Thursday, May 13, 2010
Surfing in Britain.
Secretly I've always thought that belly boarding is far more dignified than bodyboarding. It has tradition and style, I even fancy some of the threads...people don't know what old skool really is.
There's a historical stir for surfing in Kernow at present, originally I'd put it down to a wave drought of epic proportions...it was winter last time I saw a wave.
English Jews of the 1920's who'd be surfing Cornwall on their belly boards, apparently by 1929 they'd seen some pretty grainy footage of Australians surfing standing up instead of prone and knocked themselves up a board or two. They gunned it down from the base in Hove with their new shred sticks wrapped in cloth and hacked buckets out of fistral beach.

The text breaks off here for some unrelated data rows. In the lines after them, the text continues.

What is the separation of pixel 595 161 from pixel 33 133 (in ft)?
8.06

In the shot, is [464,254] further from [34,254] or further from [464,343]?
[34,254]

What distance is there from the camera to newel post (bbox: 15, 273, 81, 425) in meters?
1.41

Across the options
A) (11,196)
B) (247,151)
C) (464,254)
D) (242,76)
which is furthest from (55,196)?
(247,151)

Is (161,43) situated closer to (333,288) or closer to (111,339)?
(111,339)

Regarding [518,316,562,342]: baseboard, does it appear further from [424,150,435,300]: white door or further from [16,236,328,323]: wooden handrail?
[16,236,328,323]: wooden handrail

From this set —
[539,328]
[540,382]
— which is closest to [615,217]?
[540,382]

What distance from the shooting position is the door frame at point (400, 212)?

Some old dear in Cambridgeshire found the video footage knocking around in her attic and the good old boys down at the British Surfing Museum lovingly restored it.
Eventually the jewish surfing community decided that stopping Europe's number one anti Semitist was more important and whilst away fighting the Bosh bastards, someone nicked the boards out of their back garden....(just like my Bic, when I was in the USA last month).....a tragic lose to our surfing heritage.
What puzzled me more was that Peru started surfing in the 1940's on the back of Carlos Drogny's return from Hawaii, Australia started surfing in 1915 with the visit of Duke Kahanamoku and California in 1885 with Hawaiian princes bringing their presence to bare. That suggests to me that Britain was one of the first surfing nations, and kicks France's claims of surfing first in Europe into the garlic patch, not only that, but I put it thus: Britain was the first surfing nation of the modern era that used deduction and innovation instead of a mentoring system to develop wave riding as we know it. No one came here and showed us what to do.
Excuse my slight xenophobic over tones: I'm trying to fit in with the new Tory led government which has begin to lead our nation.
I'm led to believe that a book and film will be available soon regarding this foray into British surfing history.